Fleur de neige
À la vue d’un papillon en plein hiver, un journaliste du Soleil se sent l’âme bien poétique en ce matin du 18 janvier 1909. La scène se passe à Lévis.
Dans un texte qu’il intitule Fleur de neige, il écrit :
Douillettement, couvert d’un soyeux duvet, tout de blanc habillé comme une jeune fille qui fait ses débuts dans le monde, un pauvre papillon, fatigué de voler au-dessus de nos neiges sans trouver un lieu pour se reposer, se jetait éperdument à notre suite, hier, dans la porte de notre logis.
Sans demander au petit vagabond ailé d’où il venait par un temps pareil, quel pays l’avait vu naître, et quelle aventure il cherchait, nous lui avons donné la plus large hospitalité possible; pour couche, la corolle d’une fleur éclose à la chaleur du loyer, et pour nourriture, son suc rare.
Le pôvre, comme nous le trouvons tout transi ce matin, malgré ses fourrures d’hermine, nous l’apportons au « Soleil qui luit pour tous ». Il y trouvera peut-être les chaudes caresses qui le feront vivre jusqu’au retour des beaux jours.
Le petit messager blanc nous apporte peut-être la nouvelle d’un printemps hâtif, qu’il soit le bienvenu !
Outre la poésie, il faut peut-être comprendre dans ce texte que le journaliste habite Lévis, qu’à son départ pour le bureau, il a sans doute mis le papillon dans une petite boîte, a pris le traversier pour aller travailler et a relâché l’insecte dans les bureaux du journal, assuré d’une chaleur continue, le jour et la nuit.
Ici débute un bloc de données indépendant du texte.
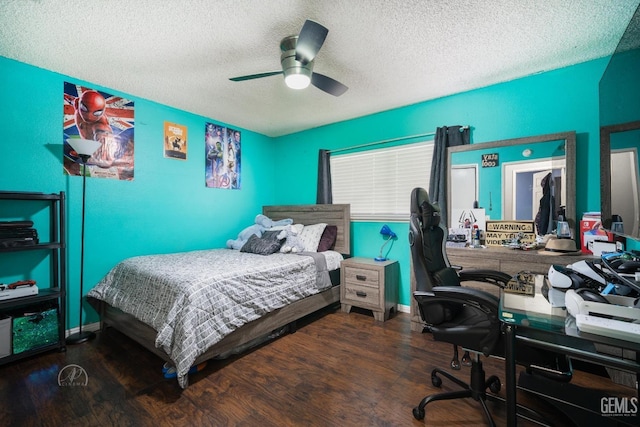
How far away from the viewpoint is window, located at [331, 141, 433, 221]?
320cm

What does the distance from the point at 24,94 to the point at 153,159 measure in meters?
1.08

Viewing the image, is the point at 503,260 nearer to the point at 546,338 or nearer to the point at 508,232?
the point at 508,232

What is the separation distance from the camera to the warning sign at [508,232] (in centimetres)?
246

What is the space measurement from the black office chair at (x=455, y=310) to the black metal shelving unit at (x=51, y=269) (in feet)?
9.32

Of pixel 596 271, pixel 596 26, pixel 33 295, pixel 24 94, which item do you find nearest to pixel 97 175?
pixel 24 94

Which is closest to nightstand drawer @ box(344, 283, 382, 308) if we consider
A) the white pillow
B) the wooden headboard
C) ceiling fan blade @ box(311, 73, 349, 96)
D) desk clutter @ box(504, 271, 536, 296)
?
the wooden headboard

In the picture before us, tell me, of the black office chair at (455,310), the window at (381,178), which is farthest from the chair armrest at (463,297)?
the window at (381,178)

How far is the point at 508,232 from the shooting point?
2551 millimetres

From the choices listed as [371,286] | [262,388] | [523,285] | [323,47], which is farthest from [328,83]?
[262,388]

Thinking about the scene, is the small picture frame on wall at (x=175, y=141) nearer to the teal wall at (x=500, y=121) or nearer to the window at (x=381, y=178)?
the teal wall at (x=500, y=121)

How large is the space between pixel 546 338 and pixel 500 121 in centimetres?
236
Les bureaux du Soleil se trouvent alors dans la côte de la Montagne, à Québec bien sûr, avec une seconde entrée rue Notre-Dame, donnant sur ce qui est aujourd’hui la place Royale.
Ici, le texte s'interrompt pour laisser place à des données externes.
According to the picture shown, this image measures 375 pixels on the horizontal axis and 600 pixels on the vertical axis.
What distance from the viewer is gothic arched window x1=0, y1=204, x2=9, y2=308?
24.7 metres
J’aime. J’aime cet adulte qui a gardé ses rêves d’enfant, au risque qu’on s’en moque. Combien de rêves avons-nous perdus à tant devenir sérieux, à tant nous faire répéter de prendre prise sur le réel… et non plus d’imaginer ? Prévert aussi les avait gardés; ses textes, si frais, si jeunes, en témoignent.